** START OF Page text **

The Fed operates on current economic data as it comes in. However, all economic data is revised in the future, and when those revisions become sharply negative, the results aren’t good. For example, in December of 2007, no one believed the U.S. economy was in a recession. However, after a near 50% plunge in asset prices and the worst economy since the “Great Depression,” the NBER officially stated in December of 2008 the recession had started a year earlier. Such was not an outlier event, but rather the norm for NBER recession dating.

As Tim notes:

“The worst-case scenario is that something actually needs to break before the Fed stops tightening. This is a possibility because of the long and variable lags in the policy process. The Fed could keep on hiking well past when it should stop, or fail to reverse course quickly enough, because the data has yet to catch up with a slowdown already occurring under the surface. This is arguably how expansions end.”

I would disagree with Tim on the last sentence.

It should have read: “This is how expansions end.”

** END OF Page text **

Work to complete:
1/ Return the part of the Fed tightening passage between "The Fed operates" and "NBER recession dating.", inclusive.
2/ In the Fed tightening passage, when did the NBER officially state that the recession had started a year earlier?
3/ Continue the Fed tightening passage from its last sentence.
The entries after this passage are separate material.

** START OF Data lines **

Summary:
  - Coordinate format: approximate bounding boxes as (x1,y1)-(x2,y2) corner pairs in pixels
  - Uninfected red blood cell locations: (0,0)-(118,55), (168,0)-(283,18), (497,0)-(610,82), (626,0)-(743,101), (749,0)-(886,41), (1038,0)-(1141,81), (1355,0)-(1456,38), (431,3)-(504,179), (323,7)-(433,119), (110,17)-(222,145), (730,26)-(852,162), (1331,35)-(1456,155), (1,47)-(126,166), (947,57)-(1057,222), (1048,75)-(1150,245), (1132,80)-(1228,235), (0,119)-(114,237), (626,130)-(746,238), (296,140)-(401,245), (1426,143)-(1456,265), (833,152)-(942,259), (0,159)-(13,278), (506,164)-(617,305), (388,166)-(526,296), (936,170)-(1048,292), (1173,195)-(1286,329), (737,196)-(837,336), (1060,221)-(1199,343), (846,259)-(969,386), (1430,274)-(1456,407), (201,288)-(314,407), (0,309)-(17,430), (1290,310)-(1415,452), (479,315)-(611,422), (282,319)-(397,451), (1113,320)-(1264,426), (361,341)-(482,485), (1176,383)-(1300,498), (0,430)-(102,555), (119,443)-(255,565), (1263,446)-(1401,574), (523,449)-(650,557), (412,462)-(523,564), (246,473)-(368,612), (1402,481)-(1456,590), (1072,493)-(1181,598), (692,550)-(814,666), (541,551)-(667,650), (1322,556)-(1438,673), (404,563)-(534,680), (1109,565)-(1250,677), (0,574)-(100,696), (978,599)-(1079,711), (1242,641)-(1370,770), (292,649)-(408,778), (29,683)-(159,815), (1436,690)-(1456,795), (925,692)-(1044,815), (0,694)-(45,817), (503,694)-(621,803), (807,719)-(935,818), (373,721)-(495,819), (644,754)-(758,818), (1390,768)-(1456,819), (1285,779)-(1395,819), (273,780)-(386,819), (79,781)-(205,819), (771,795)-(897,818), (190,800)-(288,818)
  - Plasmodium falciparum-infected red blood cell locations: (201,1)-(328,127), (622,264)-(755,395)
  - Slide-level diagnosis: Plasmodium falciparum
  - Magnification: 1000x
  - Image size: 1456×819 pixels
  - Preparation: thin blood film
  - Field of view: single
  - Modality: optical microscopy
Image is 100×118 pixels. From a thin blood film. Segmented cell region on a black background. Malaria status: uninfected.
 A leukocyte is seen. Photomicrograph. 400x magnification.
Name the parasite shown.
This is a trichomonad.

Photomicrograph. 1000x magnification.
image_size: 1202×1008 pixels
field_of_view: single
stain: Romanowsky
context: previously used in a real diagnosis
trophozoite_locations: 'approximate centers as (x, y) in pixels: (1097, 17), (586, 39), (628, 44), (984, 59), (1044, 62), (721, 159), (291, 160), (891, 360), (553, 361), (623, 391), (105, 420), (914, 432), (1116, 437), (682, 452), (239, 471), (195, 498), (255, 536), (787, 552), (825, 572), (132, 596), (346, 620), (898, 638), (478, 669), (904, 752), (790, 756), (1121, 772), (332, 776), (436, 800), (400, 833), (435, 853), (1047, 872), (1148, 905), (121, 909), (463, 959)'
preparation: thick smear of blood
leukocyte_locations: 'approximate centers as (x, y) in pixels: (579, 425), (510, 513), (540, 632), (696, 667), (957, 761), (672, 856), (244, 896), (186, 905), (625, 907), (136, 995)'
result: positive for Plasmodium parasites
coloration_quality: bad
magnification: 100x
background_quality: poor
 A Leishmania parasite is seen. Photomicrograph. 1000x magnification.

** END OF Data lines **

Results of the tasks:
1/
The Fed operates on current economic data as it comes in. However, all economic data is revised in the future, and when those revisions become sharply negative, the results aren’t good. For example, in December of 2007, no one believed the U.S. economy was in a recession. However, after a near 50% plunge in asset prices and the worst economy since the “Great Depression,” the NBER officially stated in December of 2008 the recession had started a year earlier. Such was not an outlier event, but rather the norm for NBER recession dating.

2/ In December of 2008.

3/
As shown below, when you overlay our EOCI index with the Fed funds rate, we see that every rate hiking campaign denoted the “beginning of the end” of every expansion period. Unfortunately, as Tim notes, by the time the data is revised, it will be well after the point at which the Federal Reserve should have stopped their rate hike campaign.

Unsurprisingly, when the Fed eventually “breaks something,” the downturns in the EOCI index also coincide with a stock market contraction as well.

The Single Biggest Risk To Your Money

All of this underscores the single biggest risk to your investment portfolio.

In extremely long bull market cycles, investors become “willfully blind,” to the underlying inherent risks. Or rather, it is the “hubris” of investors they are now “smarter than the market.” As Doug Kass recently noted:

“In reality, if one listens to the business media (presumably one of the guiding sources of investor opinion) there is little recognition of any negatives these days. There is, to most of the media, no ‘wall of worry’ at all. Here are a few of my concerns – not one of which was the subject of discussion in the business media today:

  • Growing economic ambiguities in the U.S. and abroad: peak autos, peak housing, peak GDP.
  • Political instability and a crucial midterm election.
  • The failure of fiscal policy to ‘trickle down.’
  • An important pivot towards restraint in global monetary policy.
  • An unprecedented lack of coordination between super-powers.
  • Short-term note yields now eclipse the S&P dividend yield.
  • A record levels of private and public debt.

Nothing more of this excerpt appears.